An interval of length exceeding $\sqrt n$ contains an integer coprime to $n$

Question

True or false? -

Let $n$ be a positive integer. If $a$ and $b$ are integers with $b-a>\sqrt n\thinspace$, then there exists an integer $x$ coprime to $n$ in the interval $a\le x\le b$.

Comments.

• We may assume that $kn\le a<b<(k+1)n$ for some $k$, for if not then there is some $x=mn\pm1$ in the required range.
• And then the problem only depends on residues modulo $n$, so we may assume $0\le a<b\le n$.
• The conclusion need not be true if $a,b$ are not integers. Trivial example: $n=2$, $a=1.1$, $b=2.9$. Less trivial example: $n=30$, $a=1.1$, $b=6.9$.
• (Not 100% sure about this.) If the statement is true for $n$ and $p\mid n$, then the statement is true for $pn$. So if there is a counterexample, there must be a counterexample with squarefree $n$.
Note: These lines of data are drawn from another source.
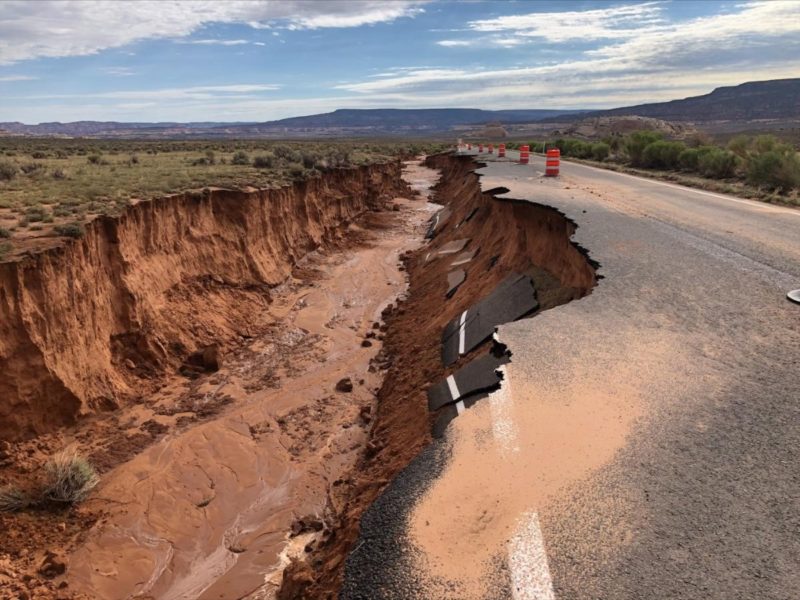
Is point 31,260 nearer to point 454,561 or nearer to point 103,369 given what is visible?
point 103,369

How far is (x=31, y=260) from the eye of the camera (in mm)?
9891

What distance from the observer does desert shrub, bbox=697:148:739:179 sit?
23391mm

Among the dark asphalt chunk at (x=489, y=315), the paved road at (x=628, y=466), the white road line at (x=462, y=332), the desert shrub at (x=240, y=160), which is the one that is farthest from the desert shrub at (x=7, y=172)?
the paved road at (x=628, y=466)

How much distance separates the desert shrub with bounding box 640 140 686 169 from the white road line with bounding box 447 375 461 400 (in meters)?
26.2

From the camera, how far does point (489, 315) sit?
10000 millimetres

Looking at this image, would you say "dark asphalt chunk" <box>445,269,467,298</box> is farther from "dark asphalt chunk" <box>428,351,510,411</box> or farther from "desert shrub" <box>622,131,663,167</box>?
"desert shrub" <box>622,131,663,167</box>

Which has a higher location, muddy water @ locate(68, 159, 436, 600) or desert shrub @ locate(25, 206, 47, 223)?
desert shrub @ locate(25, 206, 47, 223)

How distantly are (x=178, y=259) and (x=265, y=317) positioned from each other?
119 inches

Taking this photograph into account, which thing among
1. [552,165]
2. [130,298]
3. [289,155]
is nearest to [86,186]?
[130,298]

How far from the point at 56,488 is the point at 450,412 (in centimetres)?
621

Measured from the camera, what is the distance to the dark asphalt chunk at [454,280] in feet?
47.5

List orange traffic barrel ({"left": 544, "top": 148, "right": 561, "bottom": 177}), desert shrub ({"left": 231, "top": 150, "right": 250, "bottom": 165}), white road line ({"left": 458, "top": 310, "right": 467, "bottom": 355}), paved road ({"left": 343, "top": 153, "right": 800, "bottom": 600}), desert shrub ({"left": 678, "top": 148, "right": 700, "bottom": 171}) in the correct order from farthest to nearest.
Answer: desert shrub ({"left": 231, "top": 150, "right": 250, "bottom": 165})
desert shrub ({"left": 678, "top": 148, "right": 700, "bottom": 171})
orange traffic barrel ({"left": 544, "top": 148, "right": 561, "bottom": 177})
white road line ({"left": 458, "top": 310, "right": 467, "bottom": 355})
paved road ({"left": 343, "top": 153, "right": 800, "bottom": 600})

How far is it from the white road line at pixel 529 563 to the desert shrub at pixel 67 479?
759 cm

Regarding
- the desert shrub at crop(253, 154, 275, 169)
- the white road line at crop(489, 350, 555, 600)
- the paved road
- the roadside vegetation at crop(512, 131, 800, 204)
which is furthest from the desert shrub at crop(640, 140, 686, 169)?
the white road line at crop(489, 350, 555, 600)
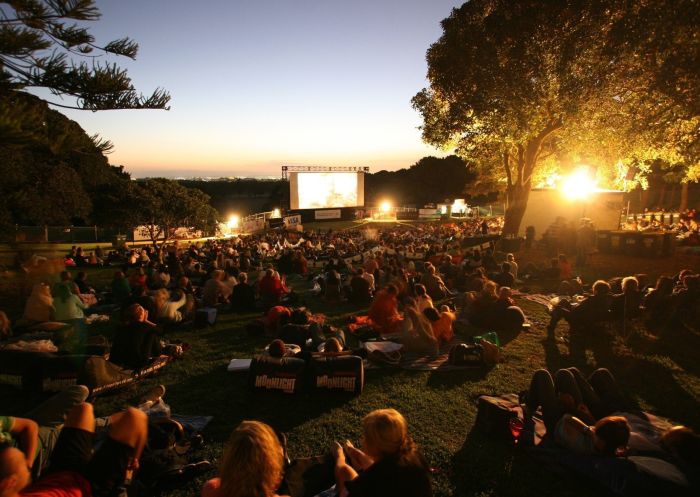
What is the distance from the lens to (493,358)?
619cm

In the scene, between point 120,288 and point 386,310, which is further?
point 120,288

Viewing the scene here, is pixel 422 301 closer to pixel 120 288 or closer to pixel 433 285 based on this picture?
pixel 433 285

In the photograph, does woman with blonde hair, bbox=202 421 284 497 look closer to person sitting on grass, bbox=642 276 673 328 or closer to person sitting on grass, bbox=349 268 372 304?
person sitting on grass, bbox=349 268 372 304

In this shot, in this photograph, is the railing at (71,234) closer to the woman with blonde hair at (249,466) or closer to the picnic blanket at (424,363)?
the picnic blanket at (424,363)

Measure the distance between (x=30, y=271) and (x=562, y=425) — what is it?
562 inches

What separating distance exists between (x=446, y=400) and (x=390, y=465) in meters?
2.91

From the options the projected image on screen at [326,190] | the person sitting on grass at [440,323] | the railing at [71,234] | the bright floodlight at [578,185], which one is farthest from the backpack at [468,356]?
the projected image on screen at [326,190]

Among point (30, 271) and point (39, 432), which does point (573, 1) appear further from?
point (30, 271)

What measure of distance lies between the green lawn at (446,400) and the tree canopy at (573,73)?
31.8ft

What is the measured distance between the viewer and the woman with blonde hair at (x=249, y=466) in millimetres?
2182

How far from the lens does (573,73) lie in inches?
547

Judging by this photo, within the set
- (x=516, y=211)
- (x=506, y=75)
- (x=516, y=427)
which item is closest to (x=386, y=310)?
(x=516, y=427)

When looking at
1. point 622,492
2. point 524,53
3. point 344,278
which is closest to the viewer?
point 622,492

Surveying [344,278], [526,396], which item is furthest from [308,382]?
[344,278]
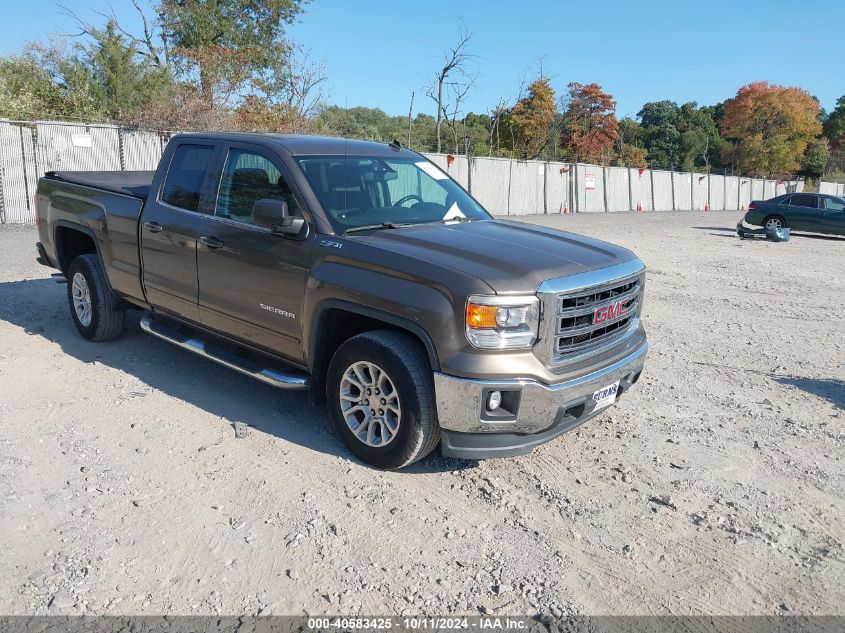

The problem was inspired by an attempted approach to this question.

Answer 1

Note: This is an incomplete answer.

First, since you say you're not 100% sure, let's note that your last statement is true. Suppose the claim is true for $n$, and $p$ is a prime dividing $n$. Then, consider an interval of length $> \sqrt{pn}.$ Certainly this interval has length $> \sqrt{n}$, hence contains an integer $m$ coprime to $n$ by assumption. Since $p|n,$ $m$ cannot be a multiple of $p$, hence $m$ is coprime to $pn$ as well. So, as you remark, we can restrict ourselves to considering only squarefree $n$.

Let's also look at the second bulletpoint. We can only assume $0 \leq a < b \leq n$ (or in fact $0 \leq a < b < n$) if an interval of length $> \sqrt{n}$ can fit in $[0, n-1].$ In other words, we should have $n -1 > \sqrt{n}$, and thus $n \geq 3$. We can, however, just check that the claim is true for $n =2$ (any interval of length greater than $\sqrt{2}$ must have length at least $2,$ hence contains an odd number). Therefore, we can go ahead with this assumption (keeping in mind that $n \geq 3$ for the rest of the problem).

Now, we follow the argument given in the first answer here: Count Integers Not Greater Than $a$ Coprime To $b$

Given an interval $[a, b]$ of length $> \sqrt{n}$, the number of integers in this interval coprime to $n$ is given by $$\sum_{m=a}^{b} \sum_{d|(m, n)} \mu(d) = \sum_{d|n}\mu(d)\sum_{a \leq m \leq b \\ d|m} 1.$$

Note that $\sum_{a \leq m \leq b \\ d|m} 1$ counts the number of integers divisible by $d$ in $[a, b]$. This is $\lfloor \frac{b-a}{d} \rfloor$ if $d \nmid a,$ and $\lfloor \frac{b-a}{d} \rfloor +1$ if $d \nmid a.$ The $+1$ terms contribute a total of $\sum_{d|n}\mu(d) = 0$, so we can ignore them.

Therefore, we are interested in estimating $$\sum_{d|n}\mu(d)\lfloor \frac{b-a}{d} \rfloor = (b-a)\sum_{d|n}\frac{\mu(d)}{d} -\sum_{d|n} \mu(d)\left\{\frac{b-a}{d} \right\}.$$ Let $R = \sum_{d|n} \mu(d)\left\{\frac{b-a}{d} \right\}.$

We have \begin{align} (b-a)\sum_{d|n}\frac{\mu(d)}{d} -\sum_{d|n} \mu(d)\left\{\frac{b-a}{d} \right\} &= (b-a)\frac{\phi(n)}{n} - R\\ &> \sqrt{n} \cdot \frac{\phi(n)}{n} - R\\ &= \frac{\phi(n)}{\sqrt{n}} - R. \end{align} If we can show that $\frac{\phi(n)}{\sqrt{n}} - R \geq 1,$ we are done. In other words, we need to show that $$\sum_{d|n} \mu(d)\left\{\frac{b-a}{d} \right\} \leq \frac{\phi(n) - \sqrt{n}}{\sqrt{n}}.$$ At this point, I don't know how to continue.